**Text segment:**
——————————

📆 25 March 2024
🕓 17h-19h
📍 Room 931, 9 rue de la Chaise (75007 Paris)
Sciences Po Ecole de Droit
Generative AI has been all the rage in the last year. Its risks of copyright infringement, of bias and discrimination, of fake representations and of safety and trust hazards have been extensively discussed with some anxiety. There is no easy solution at the horizon, but it might be time to start thinking of how Generative AI and its operators could provide some tools to address the issues it creates… and to critically evaluate their promises or commitments for safer and fairer AI applications.
Niva Elkin-Koren, Professor, Tel Aviv University, Faculty of Law
Copyright Regenerated: Leveraging GenAI to define the scope of copyright protection
Generative AI might not only create issues for copyright but provide solutions too. Harnessing GenAI to identify non-copyrighted elements within copyrighted materials could indeed help in properly delineating the scope of copyright protection.

——————————

**Data extract:**
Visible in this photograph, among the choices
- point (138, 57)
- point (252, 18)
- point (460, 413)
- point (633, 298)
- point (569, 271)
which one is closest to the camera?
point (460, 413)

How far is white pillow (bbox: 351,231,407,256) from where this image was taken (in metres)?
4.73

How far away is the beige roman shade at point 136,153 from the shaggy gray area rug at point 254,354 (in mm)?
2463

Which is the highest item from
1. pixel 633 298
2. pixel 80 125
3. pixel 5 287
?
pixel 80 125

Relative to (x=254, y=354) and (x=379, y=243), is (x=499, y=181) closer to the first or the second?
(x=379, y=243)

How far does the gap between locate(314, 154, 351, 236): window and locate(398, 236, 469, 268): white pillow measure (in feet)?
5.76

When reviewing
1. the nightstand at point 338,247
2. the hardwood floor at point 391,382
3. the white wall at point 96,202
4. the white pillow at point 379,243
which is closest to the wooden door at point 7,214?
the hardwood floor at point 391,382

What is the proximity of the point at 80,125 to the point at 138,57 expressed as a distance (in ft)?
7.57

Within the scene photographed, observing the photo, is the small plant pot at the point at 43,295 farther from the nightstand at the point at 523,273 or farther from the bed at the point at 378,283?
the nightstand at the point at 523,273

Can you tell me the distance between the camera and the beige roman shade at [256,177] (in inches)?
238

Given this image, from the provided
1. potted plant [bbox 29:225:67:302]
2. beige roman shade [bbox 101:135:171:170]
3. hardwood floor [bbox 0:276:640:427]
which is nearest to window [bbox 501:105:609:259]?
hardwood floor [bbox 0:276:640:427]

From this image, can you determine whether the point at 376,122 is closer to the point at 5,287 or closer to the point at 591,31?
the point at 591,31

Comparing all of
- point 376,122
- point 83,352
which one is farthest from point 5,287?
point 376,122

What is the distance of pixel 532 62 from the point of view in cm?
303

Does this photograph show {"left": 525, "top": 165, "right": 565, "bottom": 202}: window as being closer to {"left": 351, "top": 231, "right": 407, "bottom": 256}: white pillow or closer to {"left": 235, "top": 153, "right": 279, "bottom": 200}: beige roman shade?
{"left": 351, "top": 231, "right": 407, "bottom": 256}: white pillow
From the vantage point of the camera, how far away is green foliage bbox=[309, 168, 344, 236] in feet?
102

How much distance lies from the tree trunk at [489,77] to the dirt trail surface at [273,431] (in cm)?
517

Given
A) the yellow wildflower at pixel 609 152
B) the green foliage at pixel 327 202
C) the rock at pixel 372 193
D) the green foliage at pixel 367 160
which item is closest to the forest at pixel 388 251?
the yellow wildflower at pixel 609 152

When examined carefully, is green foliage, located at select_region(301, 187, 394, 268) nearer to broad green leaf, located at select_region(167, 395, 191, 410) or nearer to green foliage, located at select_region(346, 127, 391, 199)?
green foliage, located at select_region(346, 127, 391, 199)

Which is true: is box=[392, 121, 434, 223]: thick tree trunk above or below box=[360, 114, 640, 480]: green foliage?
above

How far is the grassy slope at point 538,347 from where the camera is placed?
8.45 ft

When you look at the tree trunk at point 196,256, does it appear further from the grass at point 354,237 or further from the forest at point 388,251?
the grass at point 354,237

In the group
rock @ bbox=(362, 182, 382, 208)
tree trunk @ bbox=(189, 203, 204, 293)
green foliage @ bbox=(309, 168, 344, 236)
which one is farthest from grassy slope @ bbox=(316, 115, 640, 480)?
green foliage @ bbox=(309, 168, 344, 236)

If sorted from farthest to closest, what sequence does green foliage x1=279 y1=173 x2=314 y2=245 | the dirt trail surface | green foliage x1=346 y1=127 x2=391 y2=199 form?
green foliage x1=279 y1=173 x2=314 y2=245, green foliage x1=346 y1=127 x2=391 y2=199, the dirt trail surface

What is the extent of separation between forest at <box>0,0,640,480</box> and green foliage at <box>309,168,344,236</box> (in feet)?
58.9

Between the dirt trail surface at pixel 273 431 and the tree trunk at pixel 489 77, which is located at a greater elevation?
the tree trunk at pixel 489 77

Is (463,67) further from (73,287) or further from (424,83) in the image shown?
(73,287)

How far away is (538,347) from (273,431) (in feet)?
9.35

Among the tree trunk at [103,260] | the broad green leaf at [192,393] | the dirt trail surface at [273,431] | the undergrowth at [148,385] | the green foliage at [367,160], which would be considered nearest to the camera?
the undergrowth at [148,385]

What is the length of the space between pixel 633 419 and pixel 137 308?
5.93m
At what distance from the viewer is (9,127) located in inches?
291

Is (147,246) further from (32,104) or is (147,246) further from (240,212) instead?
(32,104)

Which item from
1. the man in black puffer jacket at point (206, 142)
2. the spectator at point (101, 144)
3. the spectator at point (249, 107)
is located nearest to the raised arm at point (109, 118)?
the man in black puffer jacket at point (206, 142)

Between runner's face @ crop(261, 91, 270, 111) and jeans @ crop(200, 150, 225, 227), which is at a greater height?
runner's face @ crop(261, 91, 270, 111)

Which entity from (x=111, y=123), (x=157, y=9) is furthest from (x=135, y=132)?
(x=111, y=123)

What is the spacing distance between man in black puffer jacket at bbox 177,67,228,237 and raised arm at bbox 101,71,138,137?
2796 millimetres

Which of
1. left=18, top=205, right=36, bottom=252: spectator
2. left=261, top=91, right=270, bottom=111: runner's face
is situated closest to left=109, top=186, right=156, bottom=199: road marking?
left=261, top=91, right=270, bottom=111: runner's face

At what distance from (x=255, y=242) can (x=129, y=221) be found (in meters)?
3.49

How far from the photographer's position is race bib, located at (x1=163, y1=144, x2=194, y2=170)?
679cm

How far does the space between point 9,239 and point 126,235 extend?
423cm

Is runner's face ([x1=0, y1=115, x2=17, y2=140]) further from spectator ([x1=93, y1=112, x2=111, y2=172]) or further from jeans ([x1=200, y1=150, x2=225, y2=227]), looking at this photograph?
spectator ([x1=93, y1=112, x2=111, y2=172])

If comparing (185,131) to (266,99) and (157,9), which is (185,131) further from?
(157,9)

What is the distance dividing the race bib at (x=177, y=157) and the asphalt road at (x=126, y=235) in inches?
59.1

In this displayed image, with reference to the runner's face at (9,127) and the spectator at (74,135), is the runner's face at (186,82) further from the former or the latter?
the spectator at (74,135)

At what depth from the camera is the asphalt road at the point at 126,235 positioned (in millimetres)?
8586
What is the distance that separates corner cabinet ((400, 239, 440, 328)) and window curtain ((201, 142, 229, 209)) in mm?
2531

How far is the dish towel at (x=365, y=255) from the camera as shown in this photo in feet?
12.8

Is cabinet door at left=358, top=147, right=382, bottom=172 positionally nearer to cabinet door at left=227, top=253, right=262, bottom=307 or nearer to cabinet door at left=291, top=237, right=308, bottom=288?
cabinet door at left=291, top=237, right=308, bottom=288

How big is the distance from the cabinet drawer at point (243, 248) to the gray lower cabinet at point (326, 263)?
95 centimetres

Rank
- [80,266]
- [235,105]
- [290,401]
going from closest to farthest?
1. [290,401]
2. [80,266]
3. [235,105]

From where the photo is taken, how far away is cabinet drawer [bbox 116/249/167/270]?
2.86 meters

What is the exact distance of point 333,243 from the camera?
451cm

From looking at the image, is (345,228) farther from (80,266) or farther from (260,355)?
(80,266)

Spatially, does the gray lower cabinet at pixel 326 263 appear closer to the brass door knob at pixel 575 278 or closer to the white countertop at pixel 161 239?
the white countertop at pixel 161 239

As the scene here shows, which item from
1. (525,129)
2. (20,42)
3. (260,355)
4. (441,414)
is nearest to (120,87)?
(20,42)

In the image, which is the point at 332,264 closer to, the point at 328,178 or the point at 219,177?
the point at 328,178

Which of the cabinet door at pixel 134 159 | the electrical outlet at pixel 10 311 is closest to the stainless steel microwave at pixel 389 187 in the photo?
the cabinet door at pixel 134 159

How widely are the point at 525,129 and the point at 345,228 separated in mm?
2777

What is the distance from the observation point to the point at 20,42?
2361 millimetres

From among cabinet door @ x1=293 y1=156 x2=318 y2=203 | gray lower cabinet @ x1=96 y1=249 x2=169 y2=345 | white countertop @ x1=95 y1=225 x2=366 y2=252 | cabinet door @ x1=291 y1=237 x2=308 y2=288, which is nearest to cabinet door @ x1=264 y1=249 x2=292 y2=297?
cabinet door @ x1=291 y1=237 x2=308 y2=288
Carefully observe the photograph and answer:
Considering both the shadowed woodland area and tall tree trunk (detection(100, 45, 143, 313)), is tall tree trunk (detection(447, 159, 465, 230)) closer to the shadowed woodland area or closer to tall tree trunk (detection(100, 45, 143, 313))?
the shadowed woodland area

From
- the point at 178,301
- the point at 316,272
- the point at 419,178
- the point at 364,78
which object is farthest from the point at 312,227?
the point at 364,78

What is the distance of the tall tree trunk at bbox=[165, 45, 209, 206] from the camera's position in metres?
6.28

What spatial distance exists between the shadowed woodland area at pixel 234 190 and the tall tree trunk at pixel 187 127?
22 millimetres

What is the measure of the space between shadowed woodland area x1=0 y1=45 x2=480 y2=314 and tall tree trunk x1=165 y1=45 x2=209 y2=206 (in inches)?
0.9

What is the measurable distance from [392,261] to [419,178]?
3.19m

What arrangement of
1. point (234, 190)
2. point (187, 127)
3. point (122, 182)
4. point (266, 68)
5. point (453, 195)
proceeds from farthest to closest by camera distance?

——————————

**Exercise tasks:**
a) Check each of these statements against the announcement of the generative AI event. Answer yes or no for each and quote the words of the announcement that decide it: (i) the event is held in Room 931 at 9 rue de la Chaise; (ii) an easy solution to the risks of generative AI is in sight; (iii) Niva Elkin-Koren is a professor at the Faculty of Law of Tel Aviv University.
b) Carry the announcement of the generative AI event forward from its last sentence.

**Responses per task:**
a)
(i) Yes: "Room 931, 9 rue de la Chaise (75007 Paris)"
(ii) No: "There is no easy solution at the horizon"
(iii) Yes: "Niva Elkin-Koren, Professor, Tel Aviv University, Faculty of Law"

b)
Sergio Branco, Director of Institute for Technology and Society of Rio de Janeiro
Personal AI systems and a proposal for remuneration of artists
What compensation strategies for creators in the context of generative AI could be imagined and how contributions to training AI systems can be fairly compensated? Various approaches to remunerating creators for their role in enhancing AI as a tool for creative expression will be explored, with a focus on achieving equitable solutions.
Kate Klonick, Associate Professor St. John’s University Law School
Trust, safety issues and internal policy in OpenAI and Facebook
Based on 40+ hours of interviews with trust and safety, engineers and leadership at OpenAI carried out in the last six months, the red-teaming operations of AI operators and how they address trust and safety issues will be discussed.